U.S. Elections Impact Bitcoin Sentiment
Kendrick also drew attention to the U.S. presidential election dynamics. According to Polymarket data, Donald Trump has overtaken Kamala Harris by 1% in election odds after a long period of trailing her. This shift introduces a unique “circularity” effect in the Bitcoin market. Although geopolitical concerns might drag prices lower in the short term, Kendrick suggests that Trump’s rising odds could positively impact Bitcoin’s outlook, especially considering Trump’s favorable stance towards cryptocurrencies.
A Trump victory is widely seen as bullish for Bitcoin. Past reports from Standard Chartered have forecasted a potential year-end Bitcoin price target of $220K under a Trump presidency.
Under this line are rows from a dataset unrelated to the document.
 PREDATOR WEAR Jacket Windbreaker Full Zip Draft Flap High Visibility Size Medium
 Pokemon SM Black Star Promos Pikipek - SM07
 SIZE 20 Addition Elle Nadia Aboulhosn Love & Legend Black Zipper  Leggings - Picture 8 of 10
On the other hand, a Harris presidency could initially trigger a price drop, though Kendrick expects investors would buy into this dip, given her recent endorsement of digital assets. Under her leadership, Bitcoin could still reach $75K.
Positive Market Indicators: Bitcoin Call Options Surge
Recent market activity reveals growing call option open interest, particularly for the $80,000 strike price expiring in December, with an increase of 1,300 Bitcoin in just two days. This uptick in demand for call options suggests that many traders are optimistic about upward price movement, further supporting Kendrick’s argument that Bitcoin’s current dip presents a buying opportunity.
As a result, Kendrick predicts a strong Q4 for Bitcoin, driven by election dynamics, rising call option interest, and ongoing market catalysts.